The invention discloses a multimedia data processing method, which comprises the following steps: acquiring information to be converted of each frame of image in a video to be processed; the information to be converted is used for indicating the area needing to be converted in each frame of image; converting the information to be converted of each frame of image into target information to obtain the image information of each frame of converted image; and processing the image information of each frame of converted image based on a first model to obtain a processed video, so that pixels at the same position between adjacent image frames in the processed video have continuity. The embodiment of the invention also discloses a device and a computer readable storage medium.

Description

Multimedia data processing method and device and computer readable storage medium
Technical Field
The present invention relates to the field of data processing technologies, and in particular, to a multimedia data processing method and apparatus, and a computer-readable storage medium.
Background
With the commercial use of fifth generation mobile communication networks, the data transmission rate has been increasing, and the visual demand of computers has shifted from static images to dynamic video. Currently, in order to realize diversified functions, the user's demand for converting specific contents in a video is enormous.
In the related technology, the content selected by a user is directly replaced by identifying the content of the video; in this way, in the video subjected to content replacement, the pixel values between adjacent image frames are prone to jitter or irregularity, so that the picture of the whole video is not harmonious and natural enough, and the spatial consistency of the video cannot be maintained.
Disclosure of Invention
To solve the foregoing technical problem, embodiments of the present invention provide a multimedia data processing method and apparatus, and a computer-readable storage medium.

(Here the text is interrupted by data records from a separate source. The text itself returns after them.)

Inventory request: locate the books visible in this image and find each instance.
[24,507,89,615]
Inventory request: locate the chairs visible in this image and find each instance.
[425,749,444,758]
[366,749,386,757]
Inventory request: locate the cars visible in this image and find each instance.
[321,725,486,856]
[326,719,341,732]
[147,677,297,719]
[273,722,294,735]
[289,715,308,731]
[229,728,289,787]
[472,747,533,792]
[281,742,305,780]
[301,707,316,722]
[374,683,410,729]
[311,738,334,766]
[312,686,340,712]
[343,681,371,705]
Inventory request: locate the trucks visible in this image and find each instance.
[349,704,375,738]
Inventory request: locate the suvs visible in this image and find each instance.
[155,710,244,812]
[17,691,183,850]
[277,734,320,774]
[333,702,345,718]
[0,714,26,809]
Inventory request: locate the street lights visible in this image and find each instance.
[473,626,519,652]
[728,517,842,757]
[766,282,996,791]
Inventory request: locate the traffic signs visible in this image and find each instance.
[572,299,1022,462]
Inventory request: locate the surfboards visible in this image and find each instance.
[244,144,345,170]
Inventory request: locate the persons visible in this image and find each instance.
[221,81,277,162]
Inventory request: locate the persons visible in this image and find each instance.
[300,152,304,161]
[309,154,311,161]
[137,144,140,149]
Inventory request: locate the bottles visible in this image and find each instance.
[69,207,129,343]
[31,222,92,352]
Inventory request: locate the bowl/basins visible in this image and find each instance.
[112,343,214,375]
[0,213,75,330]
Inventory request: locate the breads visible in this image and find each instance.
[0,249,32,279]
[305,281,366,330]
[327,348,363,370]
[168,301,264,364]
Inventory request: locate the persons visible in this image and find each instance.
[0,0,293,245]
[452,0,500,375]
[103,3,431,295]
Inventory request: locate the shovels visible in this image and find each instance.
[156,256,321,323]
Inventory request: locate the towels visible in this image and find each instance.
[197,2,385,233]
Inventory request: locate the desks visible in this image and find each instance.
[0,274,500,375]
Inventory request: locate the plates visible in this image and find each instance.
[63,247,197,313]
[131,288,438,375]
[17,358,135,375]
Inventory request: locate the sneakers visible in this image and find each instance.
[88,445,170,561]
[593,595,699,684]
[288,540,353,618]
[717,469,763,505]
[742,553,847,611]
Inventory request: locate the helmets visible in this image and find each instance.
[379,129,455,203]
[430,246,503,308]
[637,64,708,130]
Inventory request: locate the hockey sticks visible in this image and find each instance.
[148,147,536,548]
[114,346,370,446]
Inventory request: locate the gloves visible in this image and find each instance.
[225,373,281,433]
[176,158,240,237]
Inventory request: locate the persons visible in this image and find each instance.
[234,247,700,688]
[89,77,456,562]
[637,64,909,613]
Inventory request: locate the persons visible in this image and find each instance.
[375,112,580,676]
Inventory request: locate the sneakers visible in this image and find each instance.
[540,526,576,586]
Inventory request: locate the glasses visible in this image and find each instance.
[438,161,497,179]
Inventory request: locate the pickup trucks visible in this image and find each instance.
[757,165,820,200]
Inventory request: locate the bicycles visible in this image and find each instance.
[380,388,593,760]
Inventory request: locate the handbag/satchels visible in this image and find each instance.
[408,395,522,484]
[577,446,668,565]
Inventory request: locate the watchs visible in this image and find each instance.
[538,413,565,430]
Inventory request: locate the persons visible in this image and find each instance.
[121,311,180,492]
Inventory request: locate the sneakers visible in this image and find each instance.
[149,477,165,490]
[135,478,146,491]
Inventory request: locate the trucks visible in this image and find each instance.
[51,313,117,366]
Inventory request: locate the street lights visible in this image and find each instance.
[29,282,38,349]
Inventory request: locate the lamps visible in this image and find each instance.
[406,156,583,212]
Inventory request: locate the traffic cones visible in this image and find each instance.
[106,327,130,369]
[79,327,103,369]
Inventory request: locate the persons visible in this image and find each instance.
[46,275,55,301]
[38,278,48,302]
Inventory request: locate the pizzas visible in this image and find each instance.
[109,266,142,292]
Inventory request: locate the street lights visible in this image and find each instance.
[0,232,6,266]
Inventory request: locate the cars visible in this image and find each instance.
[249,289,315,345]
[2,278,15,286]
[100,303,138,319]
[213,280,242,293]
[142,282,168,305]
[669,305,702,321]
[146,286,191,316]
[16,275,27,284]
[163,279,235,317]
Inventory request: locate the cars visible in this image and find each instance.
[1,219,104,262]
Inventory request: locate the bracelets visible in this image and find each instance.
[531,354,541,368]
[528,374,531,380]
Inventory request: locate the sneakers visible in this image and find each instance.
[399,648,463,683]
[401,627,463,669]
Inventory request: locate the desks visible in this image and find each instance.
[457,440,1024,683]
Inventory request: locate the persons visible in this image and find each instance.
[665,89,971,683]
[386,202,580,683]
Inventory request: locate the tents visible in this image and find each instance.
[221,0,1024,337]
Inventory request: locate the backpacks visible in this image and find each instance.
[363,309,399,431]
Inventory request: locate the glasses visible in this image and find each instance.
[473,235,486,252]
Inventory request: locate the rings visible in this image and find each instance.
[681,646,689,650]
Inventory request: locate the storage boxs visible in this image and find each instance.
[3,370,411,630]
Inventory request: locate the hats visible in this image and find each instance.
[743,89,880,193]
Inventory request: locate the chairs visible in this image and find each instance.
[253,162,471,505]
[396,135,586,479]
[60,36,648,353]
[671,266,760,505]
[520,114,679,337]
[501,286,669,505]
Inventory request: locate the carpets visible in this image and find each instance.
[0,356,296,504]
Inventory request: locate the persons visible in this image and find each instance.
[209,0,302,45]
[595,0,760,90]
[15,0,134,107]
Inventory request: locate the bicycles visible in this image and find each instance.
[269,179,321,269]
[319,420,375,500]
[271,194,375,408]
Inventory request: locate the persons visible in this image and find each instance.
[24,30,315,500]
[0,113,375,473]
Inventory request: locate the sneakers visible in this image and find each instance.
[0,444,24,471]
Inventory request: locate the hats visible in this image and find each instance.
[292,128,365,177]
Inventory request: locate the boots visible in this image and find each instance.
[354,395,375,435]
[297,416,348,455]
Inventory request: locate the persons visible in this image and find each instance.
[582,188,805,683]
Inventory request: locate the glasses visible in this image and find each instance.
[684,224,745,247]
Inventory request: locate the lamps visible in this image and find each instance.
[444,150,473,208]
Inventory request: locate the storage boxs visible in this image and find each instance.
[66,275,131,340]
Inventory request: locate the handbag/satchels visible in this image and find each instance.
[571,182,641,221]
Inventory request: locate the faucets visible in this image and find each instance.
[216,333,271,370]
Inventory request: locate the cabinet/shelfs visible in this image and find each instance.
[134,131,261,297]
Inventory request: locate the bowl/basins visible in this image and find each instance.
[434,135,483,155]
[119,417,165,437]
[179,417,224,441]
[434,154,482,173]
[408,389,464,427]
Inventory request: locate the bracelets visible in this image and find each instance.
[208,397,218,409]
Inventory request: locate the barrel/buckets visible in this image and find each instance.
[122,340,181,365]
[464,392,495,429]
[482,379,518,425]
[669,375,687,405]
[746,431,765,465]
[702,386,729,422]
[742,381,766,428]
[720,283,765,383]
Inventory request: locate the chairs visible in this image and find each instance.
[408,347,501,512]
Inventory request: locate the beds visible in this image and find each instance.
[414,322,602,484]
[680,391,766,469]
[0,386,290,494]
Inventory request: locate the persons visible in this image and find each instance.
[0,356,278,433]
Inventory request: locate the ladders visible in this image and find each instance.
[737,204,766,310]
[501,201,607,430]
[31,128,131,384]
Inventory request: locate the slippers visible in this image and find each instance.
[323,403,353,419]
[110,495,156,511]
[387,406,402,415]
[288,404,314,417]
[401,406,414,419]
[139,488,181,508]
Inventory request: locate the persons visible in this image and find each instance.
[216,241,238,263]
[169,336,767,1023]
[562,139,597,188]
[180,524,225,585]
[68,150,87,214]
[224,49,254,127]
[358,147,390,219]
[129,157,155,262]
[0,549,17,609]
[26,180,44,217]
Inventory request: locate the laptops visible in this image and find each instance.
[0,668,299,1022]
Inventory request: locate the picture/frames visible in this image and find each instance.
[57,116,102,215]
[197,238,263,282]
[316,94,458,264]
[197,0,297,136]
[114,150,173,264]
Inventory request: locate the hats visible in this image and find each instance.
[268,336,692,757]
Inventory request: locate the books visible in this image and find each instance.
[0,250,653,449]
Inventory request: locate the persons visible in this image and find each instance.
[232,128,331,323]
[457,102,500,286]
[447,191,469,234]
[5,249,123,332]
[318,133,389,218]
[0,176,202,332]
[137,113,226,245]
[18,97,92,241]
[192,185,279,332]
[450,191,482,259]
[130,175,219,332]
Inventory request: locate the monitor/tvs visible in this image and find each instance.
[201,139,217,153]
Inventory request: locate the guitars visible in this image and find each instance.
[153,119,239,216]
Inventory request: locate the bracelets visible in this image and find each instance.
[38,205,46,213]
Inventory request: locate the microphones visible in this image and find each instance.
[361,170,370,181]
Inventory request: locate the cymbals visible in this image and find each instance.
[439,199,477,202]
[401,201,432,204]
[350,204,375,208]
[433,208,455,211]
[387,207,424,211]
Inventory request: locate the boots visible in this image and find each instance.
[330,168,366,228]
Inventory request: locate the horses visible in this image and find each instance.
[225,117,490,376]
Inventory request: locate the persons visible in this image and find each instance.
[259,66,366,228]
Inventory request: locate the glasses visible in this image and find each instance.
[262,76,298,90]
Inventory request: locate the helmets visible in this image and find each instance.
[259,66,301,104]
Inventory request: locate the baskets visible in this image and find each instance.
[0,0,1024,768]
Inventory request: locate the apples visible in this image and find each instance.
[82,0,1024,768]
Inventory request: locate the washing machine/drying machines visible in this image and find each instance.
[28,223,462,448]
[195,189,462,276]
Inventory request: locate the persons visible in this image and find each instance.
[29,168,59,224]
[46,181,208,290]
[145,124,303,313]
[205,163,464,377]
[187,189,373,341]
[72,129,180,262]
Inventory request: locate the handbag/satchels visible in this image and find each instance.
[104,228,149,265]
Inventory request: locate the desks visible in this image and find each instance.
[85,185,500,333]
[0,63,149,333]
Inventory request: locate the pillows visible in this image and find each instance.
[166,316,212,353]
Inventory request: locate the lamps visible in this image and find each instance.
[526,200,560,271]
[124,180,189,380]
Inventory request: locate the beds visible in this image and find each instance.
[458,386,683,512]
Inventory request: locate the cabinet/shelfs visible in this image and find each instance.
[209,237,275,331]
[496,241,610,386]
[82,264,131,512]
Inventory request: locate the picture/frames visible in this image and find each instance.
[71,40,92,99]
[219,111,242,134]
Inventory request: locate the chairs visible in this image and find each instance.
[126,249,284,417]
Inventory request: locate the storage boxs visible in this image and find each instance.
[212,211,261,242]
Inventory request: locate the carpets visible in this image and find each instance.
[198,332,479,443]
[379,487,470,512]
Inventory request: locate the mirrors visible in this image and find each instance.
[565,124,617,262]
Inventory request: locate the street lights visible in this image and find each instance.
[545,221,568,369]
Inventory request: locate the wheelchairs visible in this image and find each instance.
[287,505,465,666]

In a first aspect, an embodiment of the present invention provides a multimedia data processing method, including:
acquiring information to be converted of each frame of image in a video to be processed; the information to be converted is used for indicating the area needing to be converted in each frame of image;
converting the information to be converted of each frame of image into target information to obtain the image information of each frame of converted image;
and processing the image information of each frame of converted image based on a first model to obtain a processed video, so that pixels at the same position between adjacent image frames in the processed video have continuity.
In a second aspect, an embodiment of the present invention provides a multimedia data processing apparatus, where the apparatus includes:
the acquisition unit is used for acquiring information to be converted of each frame of image in the video to be processed; the information to be converted is used for indicating the area needing to be converted in each frame of image;
the conversion unit is used for converting the information to be converted of each frame of image into target information to obtain the image information of each frame of image after conversion;
and the processing unit is used for processing the image information of each frame of converted image based on the first model to obtain a processed video, so that pixels at the same position between adjacent image frames in the processed video have continuity.
In a third aspect, an embodiment of the present invention provides a multimedia data processing apparatus, where the apparatus includes: a processor and a memory configured to store a computer program operable on the processor, wherein the processor is configured to perform the steps of the multimedia data processing method of the first aspect when executing the computer program.
In a fourth aspect, the embodiment of the present invention further provides a computer-readable storage medium, on which a computer program is stored, where the computer program is executed by a processor to implement the steps of the multimedia data processing method.
The multimedia data processing method and device and the computer readable storage medium provided by the embodiment of the invention firstly acquire information to be converted of each frame of image in a video to be processed; the information to be converted is used for indicating the area needing to be converted in each frame of image; then, converting the information to be converted of each frame of image into target information to obtain the image information of each frame of converted image; and finally, processing the image information of each frame of converted image based on a first model to obtain a processed video, so that pixels at the same position between adjacent image frames in the processed video have continuity. In this way, the selected content in the video to be processed is converted, and the converted image information is processed in a model with the function of controlling the pixel continuity of adjacent image frames; therefore, the pixels of each frame of image of the processed video can be kept continuous, the space consistency of the video after content conversion is improved, and the coordination of video pictures is ensured.
Drawings
Fig. 1 is a flowchart illustrating a multimedia data processing method according to an embodiment of the present invention;
FIG. 2 is a flowchart illustrating a method for training a first model according to an embodiment of the present invention;
FIG. 3 is a flow chart of another multimedia data processing method according to an embodiment of the present invention;
FIG. 4 is a block diagram of a multimedia data processing apparatus according to an embodiment of the present invention;
fig. 5 is a schematic diagram illustrating a hardware structure of a multimedia data processing apparatus according to an embodiment of the present invention.
Detailed Description
So that the manner in which the features and elements of the present invention can be understood in detail, a more particular description of the invention, briefly summarized above, may be had by reference to embodiments, some of which are illustrated in the appended drawings.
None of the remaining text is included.